- What you have to do -
Answer these from the woodpecker thread:
(a) Where and in what month did Martin Looker see a pair of red heads with their young?
(b) Since moving near which place has big blu not seen a single one?
(c) What does finlander suggest putting on the lens barrel?
─── Provided passage
# Red headed wood peckers



## finlander (Jan 11, 2007)

Its been years since I've seen one. Would love to photograph one. I know they don't winter here. Any ideas on where to look? Areas that have better odds to hold a better number of them.... thanks.


----------



## Martin Looker (Jul 16, 2015)

Last summer we spent a weekend at round lake national forest camp west of Tawas and there was a pair of red heads and their young ones. this was in August.


----------



## big blu (Feb 24, 2010)

I used to have a bunch of them around north muskegon when I lived there until about 2011. Haven't seen a single one since I moved by ionia.


----------



## finlander (Jan 11, 2007)

Are they nervous like a cardinal, like when u bring up a long lens?
Maybe a camo wrap/tape on the barrel?


----------



## Rasputin (Jan 13, 2009)

We've had them at our feeders all winter, I'll try to get a pic and send it to you.
──────
─── Data excerpts
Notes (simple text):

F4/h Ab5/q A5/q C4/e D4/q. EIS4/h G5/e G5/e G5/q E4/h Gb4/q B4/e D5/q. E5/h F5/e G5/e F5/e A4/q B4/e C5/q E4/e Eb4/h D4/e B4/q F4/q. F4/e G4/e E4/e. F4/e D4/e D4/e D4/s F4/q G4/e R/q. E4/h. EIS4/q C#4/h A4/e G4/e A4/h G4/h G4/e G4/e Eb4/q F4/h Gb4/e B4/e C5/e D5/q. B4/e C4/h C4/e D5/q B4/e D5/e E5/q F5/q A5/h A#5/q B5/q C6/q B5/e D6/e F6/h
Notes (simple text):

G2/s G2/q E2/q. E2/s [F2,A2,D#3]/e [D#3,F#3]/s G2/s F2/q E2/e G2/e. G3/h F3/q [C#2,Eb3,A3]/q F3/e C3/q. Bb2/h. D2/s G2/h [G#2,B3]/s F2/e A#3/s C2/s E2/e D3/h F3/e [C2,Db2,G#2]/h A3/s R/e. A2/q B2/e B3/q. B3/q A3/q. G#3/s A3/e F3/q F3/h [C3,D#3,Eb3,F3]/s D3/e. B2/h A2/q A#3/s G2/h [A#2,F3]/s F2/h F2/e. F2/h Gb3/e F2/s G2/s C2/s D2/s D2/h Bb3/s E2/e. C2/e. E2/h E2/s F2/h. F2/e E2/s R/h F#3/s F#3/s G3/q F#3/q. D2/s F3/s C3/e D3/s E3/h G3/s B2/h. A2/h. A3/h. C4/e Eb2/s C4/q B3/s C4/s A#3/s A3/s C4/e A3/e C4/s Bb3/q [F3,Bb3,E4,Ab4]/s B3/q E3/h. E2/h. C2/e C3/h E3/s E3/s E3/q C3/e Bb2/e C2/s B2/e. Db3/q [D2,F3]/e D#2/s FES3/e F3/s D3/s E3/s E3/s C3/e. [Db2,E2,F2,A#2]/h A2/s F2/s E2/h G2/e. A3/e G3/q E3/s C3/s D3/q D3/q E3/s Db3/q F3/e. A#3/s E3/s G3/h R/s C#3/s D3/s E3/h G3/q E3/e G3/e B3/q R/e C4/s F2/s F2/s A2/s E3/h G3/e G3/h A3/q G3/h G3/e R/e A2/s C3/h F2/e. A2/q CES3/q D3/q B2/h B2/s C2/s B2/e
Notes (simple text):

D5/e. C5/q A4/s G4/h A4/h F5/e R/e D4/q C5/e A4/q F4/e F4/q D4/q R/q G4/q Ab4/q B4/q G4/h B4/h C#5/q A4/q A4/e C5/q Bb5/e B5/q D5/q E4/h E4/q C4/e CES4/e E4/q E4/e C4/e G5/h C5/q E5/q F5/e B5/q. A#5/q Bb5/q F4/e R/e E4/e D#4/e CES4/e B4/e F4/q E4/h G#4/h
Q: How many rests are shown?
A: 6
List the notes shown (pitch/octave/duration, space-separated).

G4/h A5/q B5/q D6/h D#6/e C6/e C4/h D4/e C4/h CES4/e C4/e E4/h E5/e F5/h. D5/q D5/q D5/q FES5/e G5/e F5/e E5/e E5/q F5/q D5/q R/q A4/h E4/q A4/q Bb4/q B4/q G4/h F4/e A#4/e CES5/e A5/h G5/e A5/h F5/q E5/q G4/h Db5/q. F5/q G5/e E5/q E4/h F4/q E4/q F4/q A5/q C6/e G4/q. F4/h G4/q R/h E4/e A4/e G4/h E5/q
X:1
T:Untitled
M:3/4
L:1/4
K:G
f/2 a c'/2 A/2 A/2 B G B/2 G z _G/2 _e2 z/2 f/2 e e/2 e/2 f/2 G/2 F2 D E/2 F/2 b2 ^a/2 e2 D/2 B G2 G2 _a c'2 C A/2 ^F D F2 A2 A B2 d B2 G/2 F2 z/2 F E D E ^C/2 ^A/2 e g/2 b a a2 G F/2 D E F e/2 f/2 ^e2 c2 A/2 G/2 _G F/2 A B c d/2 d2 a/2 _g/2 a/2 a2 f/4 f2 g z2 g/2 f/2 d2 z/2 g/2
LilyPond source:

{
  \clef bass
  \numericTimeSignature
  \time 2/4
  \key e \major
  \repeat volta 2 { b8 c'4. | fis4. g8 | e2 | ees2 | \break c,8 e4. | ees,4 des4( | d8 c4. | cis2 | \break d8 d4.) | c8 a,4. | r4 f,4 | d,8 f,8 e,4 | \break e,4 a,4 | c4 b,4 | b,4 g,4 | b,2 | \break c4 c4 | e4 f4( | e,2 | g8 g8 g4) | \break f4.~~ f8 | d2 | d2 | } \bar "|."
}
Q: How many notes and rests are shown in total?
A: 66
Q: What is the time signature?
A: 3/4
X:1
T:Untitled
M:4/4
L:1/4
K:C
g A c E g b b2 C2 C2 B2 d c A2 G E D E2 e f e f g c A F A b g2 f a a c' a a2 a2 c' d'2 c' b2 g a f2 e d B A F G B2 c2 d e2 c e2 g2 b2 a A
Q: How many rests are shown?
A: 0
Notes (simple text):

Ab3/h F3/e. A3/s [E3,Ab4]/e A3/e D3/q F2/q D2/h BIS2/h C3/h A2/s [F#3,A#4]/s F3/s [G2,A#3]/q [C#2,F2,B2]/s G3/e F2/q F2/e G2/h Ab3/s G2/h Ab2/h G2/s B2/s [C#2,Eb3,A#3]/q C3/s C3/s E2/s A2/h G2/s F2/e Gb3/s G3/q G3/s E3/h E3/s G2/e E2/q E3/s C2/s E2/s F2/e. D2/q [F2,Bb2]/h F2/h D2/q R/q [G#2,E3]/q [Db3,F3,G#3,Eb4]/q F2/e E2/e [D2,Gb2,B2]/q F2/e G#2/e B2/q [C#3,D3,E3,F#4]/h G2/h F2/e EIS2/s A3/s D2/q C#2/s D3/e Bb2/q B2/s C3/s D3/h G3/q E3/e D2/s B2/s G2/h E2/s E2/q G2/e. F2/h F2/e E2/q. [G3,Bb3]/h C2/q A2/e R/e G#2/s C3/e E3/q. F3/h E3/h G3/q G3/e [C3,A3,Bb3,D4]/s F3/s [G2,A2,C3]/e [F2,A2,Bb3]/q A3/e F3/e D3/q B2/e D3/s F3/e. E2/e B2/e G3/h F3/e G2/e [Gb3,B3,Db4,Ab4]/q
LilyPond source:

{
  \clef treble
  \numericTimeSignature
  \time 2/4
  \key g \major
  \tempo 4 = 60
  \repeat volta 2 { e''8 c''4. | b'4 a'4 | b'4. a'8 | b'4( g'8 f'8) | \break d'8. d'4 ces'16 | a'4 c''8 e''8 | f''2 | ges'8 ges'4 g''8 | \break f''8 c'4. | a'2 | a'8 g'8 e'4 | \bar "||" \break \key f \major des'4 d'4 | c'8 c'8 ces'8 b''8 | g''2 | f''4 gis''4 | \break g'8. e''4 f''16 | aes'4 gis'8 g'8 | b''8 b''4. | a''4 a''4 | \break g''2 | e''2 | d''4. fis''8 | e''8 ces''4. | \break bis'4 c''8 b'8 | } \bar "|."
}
──────
- Correct output -
(a) At Round Lake National Forest camp west of Tawas, in August.
(b) Ionia.
(c) A camo wrap or tape.